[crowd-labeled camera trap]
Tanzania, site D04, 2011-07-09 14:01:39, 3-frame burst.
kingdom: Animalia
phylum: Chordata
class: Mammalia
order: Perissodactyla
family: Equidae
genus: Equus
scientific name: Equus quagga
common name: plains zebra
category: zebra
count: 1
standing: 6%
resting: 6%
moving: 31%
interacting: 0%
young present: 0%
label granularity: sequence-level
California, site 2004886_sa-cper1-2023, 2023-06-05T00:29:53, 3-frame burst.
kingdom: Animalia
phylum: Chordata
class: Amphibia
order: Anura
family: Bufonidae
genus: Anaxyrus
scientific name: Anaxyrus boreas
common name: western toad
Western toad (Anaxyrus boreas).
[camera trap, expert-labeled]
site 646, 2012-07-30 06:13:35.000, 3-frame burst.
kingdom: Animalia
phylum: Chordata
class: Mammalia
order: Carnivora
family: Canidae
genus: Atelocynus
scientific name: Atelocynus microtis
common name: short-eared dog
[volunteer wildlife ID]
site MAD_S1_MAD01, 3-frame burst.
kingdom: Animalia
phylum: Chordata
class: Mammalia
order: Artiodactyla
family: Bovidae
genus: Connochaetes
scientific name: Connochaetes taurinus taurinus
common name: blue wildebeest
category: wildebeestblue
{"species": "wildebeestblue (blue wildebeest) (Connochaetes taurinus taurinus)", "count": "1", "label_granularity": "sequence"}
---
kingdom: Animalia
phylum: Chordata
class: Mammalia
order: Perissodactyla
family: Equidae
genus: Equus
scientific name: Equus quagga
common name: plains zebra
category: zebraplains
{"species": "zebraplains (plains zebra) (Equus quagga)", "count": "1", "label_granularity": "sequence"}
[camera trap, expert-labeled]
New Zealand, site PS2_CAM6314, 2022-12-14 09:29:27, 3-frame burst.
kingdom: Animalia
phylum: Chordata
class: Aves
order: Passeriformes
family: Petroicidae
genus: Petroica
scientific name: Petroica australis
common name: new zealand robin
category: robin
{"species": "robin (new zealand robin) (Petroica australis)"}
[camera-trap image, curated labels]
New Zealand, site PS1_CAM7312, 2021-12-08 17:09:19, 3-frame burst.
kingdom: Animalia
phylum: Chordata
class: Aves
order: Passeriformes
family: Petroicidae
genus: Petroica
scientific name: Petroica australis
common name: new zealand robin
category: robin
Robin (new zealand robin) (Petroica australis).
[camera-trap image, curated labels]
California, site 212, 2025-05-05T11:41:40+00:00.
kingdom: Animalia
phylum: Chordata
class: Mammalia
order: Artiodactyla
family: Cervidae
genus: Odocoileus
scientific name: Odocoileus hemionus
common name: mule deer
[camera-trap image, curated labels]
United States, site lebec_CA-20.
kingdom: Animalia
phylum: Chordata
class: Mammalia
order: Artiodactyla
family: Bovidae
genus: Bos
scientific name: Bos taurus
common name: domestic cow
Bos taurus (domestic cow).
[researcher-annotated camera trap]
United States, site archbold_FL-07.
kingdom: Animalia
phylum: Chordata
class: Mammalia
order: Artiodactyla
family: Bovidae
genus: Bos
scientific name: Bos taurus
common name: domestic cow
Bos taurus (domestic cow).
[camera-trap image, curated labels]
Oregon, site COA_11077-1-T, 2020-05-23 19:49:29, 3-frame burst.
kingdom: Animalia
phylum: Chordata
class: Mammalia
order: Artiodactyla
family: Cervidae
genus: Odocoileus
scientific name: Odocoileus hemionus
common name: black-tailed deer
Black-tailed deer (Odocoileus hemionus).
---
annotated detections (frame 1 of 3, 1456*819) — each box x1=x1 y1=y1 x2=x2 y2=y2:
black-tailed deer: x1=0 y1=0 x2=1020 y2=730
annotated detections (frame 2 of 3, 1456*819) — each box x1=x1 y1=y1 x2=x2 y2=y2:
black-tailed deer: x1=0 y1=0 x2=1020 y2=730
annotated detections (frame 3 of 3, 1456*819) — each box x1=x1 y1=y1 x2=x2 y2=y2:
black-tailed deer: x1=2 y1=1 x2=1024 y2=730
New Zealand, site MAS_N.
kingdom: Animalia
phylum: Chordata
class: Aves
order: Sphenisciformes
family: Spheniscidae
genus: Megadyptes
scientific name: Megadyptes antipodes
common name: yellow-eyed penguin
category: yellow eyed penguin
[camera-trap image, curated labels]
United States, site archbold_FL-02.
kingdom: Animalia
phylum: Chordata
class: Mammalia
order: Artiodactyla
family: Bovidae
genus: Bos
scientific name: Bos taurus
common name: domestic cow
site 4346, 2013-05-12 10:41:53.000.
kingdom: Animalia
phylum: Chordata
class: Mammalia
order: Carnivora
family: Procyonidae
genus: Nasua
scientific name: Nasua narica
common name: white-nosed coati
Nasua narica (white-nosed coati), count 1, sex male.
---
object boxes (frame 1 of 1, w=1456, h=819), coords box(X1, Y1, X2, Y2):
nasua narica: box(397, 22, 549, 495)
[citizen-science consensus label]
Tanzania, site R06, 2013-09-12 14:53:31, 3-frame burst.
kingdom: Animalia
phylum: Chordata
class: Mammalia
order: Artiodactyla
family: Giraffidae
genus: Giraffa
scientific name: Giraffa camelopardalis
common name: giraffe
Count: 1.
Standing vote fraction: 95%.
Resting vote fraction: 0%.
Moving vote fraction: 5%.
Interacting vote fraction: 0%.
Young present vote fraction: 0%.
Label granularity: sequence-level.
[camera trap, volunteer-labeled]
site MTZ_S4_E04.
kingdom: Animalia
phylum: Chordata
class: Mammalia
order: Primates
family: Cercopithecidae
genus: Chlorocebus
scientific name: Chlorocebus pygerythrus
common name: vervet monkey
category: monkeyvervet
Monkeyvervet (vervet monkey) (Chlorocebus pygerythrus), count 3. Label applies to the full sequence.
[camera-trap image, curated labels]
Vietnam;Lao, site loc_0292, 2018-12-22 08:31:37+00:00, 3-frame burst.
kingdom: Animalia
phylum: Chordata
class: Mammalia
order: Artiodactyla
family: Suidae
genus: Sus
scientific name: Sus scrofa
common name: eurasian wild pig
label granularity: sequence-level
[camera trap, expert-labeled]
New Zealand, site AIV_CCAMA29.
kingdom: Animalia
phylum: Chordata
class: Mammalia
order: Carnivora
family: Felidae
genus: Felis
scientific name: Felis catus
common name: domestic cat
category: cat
= = =
*Work instructions*: Your answer must be the lines from the first line of the records through the line containing "category: zebraplains", copied exactly.

*Expected answer*:
[crowd-labeled camera trap]
Tanzania, site D04, 2011-07-09 14:01:39, 3-frame burst.
kingdom: Animalia
phylum: Chordata
class: Mammalia
order: Perissodactyla
family: Equidae
genus: Equus
scientific name: Equus quagga
common name: plains zebra
category: zebra
count: 1
standing: 6%
resting: 6%
moving: 31%
interacting: 0%
young present: 0%
label granularity: sequence-level
California, site 2004886_sa-cper1-2023, 2023-06-05T00:29:53, 3-frame burst.
kingdom: Animalia
phylum: Chordata
class: Amphibia
order: Anura
family: Bufonidae
genus: Anaxyrus
scientific name: Anaxyrus boreas
common name: western toad
Western toad (Anaxyrus boreas).
[camera trap, expert-labeled]
site 646, 2012-07-30 06:13:35.000, 3-frame burst.
kingdom: Animalia
phylum: Chordata
class: Mammalia
order: Carnivora
family: Canidae
genus: Atelocynus
scientific name: Atelocynus microtis
common name: short-eared dog
[volunteer wildlife ID]
site MAD_S1_MAD01, 3-frame burst.
kingdom: Animalia
phylum: Chordata
class: Mammalia
order: Artiodactyla
family: Bovidae
genus: Connochaetes
scientific name: Connochaetes taurinus taurinus
common name: blue wildebeest
category: wildebeestblue
{"species": "wildebeestblue (blue wildebeest) (Connochaetes taurinus taurinus)", "count": "1", "label_granularity": "sequence"}
---
kingdom: Animalia
phylum: Chordata
class: Mammalia
order: Perissodactyla
family: Equidae
genus: Equus
scientific name: Equus quagga
common name: plains zebra
category: zebraplains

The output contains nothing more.